4} , Anne M Landau _{1,

2}

Affiliation

Purpose

Loss of neuronal synapse function is associated with a number of brain disorders. The [¹¹C]UCB-J positron emission tomography (PET) tracer allows for in vivo examination of synaptic density, as it binds to synaptic vesicle glycoprotein 2A (SV2A) expressed in presynaptic terminals. Here, we characterise [¹¹C]UCB-J imaging in Göttingen minipigs.

Procedures

Using PET imaging, we examined tracer specificity and compared kinetic models.
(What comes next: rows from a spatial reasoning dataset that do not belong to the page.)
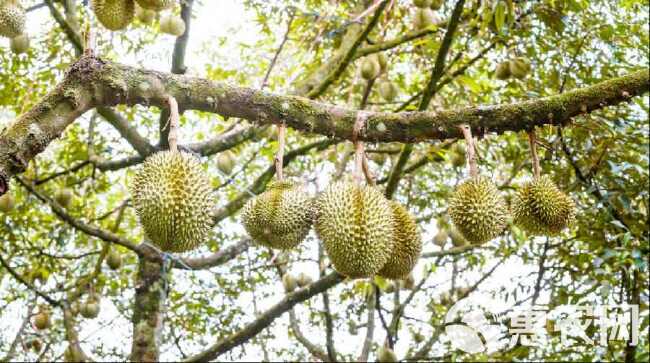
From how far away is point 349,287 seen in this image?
7098mm

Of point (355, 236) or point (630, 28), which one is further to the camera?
point (630, 28)

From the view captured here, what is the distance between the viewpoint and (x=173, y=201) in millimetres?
1500

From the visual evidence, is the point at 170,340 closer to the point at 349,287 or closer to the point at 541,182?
the point at 349,287

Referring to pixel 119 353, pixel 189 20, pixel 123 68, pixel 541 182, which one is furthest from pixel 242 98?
pixel 119 353

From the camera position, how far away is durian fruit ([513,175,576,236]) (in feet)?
6.08

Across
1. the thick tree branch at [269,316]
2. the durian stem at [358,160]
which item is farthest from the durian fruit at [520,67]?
the durian stem at [358,160]

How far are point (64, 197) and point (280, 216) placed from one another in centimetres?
369

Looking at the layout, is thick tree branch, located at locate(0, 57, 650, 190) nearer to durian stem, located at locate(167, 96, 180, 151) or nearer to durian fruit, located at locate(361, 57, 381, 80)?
durian stem, located at locate(167, 96, 180, 151)

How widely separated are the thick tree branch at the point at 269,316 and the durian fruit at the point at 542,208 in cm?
236

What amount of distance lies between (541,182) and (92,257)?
16.4 ft

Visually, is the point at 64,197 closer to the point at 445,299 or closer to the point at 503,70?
the point at 503,70

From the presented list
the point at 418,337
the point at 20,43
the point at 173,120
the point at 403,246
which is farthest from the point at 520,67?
the point at 418,337

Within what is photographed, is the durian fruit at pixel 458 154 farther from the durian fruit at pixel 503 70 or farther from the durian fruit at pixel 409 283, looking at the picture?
the durian fruit at pixel 409 283

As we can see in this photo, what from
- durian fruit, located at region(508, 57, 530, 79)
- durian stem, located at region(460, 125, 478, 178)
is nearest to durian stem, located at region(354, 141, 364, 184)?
durian stem, located at region(460, 125, 478, 178)
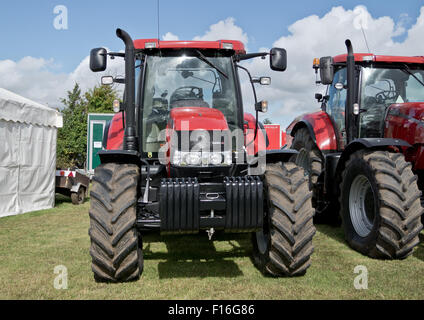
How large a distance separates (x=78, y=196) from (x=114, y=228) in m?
7.20

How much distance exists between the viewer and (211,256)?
4926 mm

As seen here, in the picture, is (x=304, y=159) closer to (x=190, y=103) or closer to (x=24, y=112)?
(x=190, y=103)

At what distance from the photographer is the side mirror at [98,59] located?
4473 millimetres

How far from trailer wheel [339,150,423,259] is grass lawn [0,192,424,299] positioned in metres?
0.17

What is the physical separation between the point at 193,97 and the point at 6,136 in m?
5.21

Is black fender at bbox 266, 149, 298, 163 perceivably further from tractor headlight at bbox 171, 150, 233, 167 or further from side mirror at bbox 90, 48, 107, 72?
side mirror at bbox 90, 48, 107, 72

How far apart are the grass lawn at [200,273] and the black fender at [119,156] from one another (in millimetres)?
1145

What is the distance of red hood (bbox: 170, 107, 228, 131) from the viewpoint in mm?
4254

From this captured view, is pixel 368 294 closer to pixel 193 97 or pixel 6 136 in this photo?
pixel 193 97

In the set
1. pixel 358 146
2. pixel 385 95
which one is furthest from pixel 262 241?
pixel 385 95

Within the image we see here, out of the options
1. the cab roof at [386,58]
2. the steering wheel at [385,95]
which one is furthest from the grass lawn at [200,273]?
the cab roof at [386,58]

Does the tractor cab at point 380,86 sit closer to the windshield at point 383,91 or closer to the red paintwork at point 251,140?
the windshield at point 383,91

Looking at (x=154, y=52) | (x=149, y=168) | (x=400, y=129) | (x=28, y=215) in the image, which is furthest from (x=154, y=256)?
(x=28, y=215)

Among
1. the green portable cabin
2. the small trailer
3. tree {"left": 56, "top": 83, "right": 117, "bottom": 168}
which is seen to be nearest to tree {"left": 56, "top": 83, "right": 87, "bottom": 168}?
tree {"left": 56, "top": 83, "right": 117, "bottom": 168}
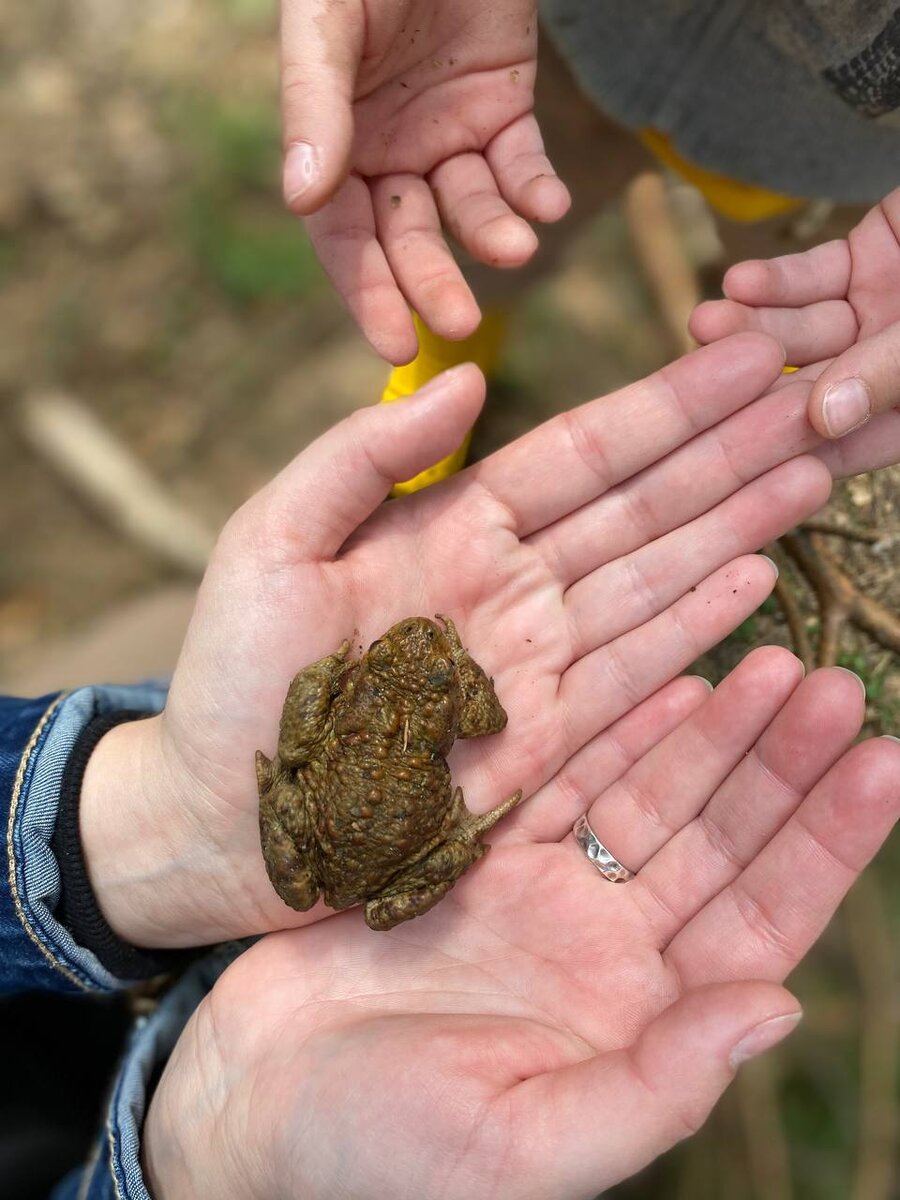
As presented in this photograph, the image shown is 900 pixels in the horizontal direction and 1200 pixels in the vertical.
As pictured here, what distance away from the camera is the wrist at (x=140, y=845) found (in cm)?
260

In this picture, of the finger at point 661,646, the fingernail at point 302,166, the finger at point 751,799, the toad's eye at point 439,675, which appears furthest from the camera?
the finger at point 661,646

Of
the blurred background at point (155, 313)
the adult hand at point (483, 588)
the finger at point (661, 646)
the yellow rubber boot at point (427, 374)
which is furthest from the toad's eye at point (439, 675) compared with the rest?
the blurred background at point (155, 313)

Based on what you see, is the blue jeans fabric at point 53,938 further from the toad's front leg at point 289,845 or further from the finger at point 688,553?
the finger at point 688,553

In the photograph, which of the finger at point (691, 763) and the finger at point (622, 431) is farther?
the finger at point (622, 431)

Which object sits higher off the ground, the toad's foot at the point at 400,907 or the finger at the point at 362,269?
the finger at the point at 362,269

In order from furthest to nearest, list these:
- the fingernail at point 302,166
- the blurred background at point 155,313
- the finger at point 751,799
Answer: the blurred background at point 155,313 < the finger at point 751,799 < the fingernail at point 302,166

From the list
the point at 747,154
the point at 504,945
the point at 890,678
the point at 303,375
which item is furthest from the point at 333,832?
the point at 303,375

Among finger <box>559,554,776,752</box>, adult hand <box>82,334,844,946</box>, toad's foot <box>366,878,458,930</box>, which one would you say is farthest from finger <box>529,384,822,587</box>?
toad's foot <box>366,878,458,930</box>

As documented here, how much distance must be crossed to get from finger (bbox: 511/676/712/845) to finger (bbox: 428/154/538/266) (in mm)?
1287

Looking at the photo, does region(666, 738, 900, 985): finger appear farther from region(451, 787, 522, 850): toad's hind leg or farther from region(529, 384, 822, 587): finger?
region(529, 384, 822, 587): finger

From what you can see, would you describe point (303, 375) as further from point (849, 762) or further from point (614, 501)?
point (849, 762)

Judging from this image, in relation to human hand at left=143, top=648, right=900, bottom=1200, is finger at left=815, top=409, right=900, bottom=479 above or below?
above

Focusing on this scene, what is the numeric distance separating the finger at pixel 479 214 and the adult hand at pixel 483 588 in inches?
15.4

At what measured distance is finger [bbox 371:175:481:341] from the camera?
248 centimetres
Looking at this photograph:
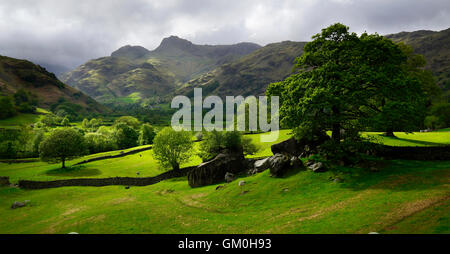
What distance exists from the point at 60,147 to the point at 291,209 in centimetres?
7666

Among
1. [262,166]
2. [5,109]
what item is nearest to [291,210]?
[262,166]

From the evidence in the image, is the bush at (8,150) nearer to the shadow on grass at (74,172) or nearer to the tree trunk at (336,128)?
the shadow on grass at (74,172)

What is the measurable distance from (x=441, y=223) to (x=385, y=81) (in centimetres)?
1770

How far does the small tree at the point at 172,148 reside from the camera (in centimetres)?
6075

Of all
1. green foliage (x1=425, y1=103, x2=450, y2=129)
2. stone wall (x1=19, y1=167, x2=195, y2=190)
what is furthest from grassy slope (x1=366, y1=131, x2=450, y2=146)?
green foliage (x1=425, y1=103, x2=450, y2=129)

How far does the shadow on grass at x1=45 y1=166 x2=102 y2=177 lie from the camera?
6606 cm

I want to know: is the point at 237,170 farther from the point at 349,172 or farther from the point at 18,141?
the point at 18,141

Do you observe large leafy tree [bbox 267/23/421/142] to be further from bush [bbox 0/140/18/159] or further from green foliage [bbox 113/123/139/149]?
bush [bbox 0/140/18/159]

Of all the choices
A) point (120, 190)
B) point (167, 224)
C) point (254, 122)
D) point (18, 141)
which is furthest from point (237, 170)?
point (18, 141)

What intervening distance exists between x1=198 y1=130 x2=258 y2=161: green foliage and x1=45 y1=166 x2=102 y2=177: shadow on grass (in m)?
36.7

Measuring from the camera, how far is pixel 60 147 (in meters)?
71.1

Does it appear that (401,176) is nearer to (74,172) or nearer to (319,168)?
(319,168)

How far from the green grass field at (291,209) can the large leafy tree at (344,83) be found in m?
7.25

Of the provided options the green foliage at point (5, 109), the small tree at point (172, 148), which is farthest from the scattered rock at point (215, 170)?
the green foliage at point (5, 109)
We explored the use of a standard blood curve and centrum semiovale white matter as a reference region. We compared in vivo [¹¹C]UCB-J PET imaging to in vitro autoradiography, Western blotting and real-time quantitative polymerase chain reaction.

Results

The uptake kinetics of [¹¹C]UCB-J could be described using a 1-tissue compartment model and blocking of SV2A availability with levetiracetam showed dose-dependent specific binding. Population-based blood curves resulted in reliable [¹¹C]UCB-J binding estimates, while it was not possible to use centrum semiovale white matter as a non-specific reference region. Brain [¹¹C]UCB-J PET signals correlated well with [³H]UCB-J autoradiography and SV2A protein levels.

Conclusions

[¹¹C]UCB-J PET is a valid in vivo marker of synaptic density in the minipig brain, with binding values close to those reported for humans. Minipig models of disease could be valuable for investigating the efficacy of putative neuroprotective agents for preserving synaptic function in future non-invasive, longitudinal studies.

中文翻译：

小型猪脑中 [11C]UCB-J 结合的临床前 PET 研究。

目的

神经元突触功能的丧失与许多脑部疾病有关。[ ¹¹ C] UCB-J 正电子发射断层扫描 (PET) 示踪剂允许体内检查突触密度，因为它与突触前末端表达的突触囊泡糖蛋白 2A (SV2A) 结合。在这里，我们表征了哥廷根小型猪的[ ¹¹ C] UCB-J 成像。

程序

我们使用 PET 成像检查了示踪剂的特异性并比较了动力学模型。我们探索了使用标准血液曲线和半卵圆中心白质作为参考区域。我们将体内[ ¹¹ C] UCB-J PET 成像与体外放射自显影、蛋白质印迹和实时定量聚合酶链反应进行了比较。

结果

[ ¹¹ C]UCB-J的摄取动力学可以使用 1 组织隔室模型进行描述，并且用左乙拉西坦阻断 SV2A 的可用性显示出剂量依赖性的特异性结合。基于人群的血液曲线导致可靠的 [ ¹¹ C] UCB-J 结合估计，而不能使用半卵圆中心白质作为非特异性参考区域。脑[ ¹¹ C]UCB-J PET 信号与[ ³ H]UCB-J 放射自显影和SV2A 蛋白水平相关。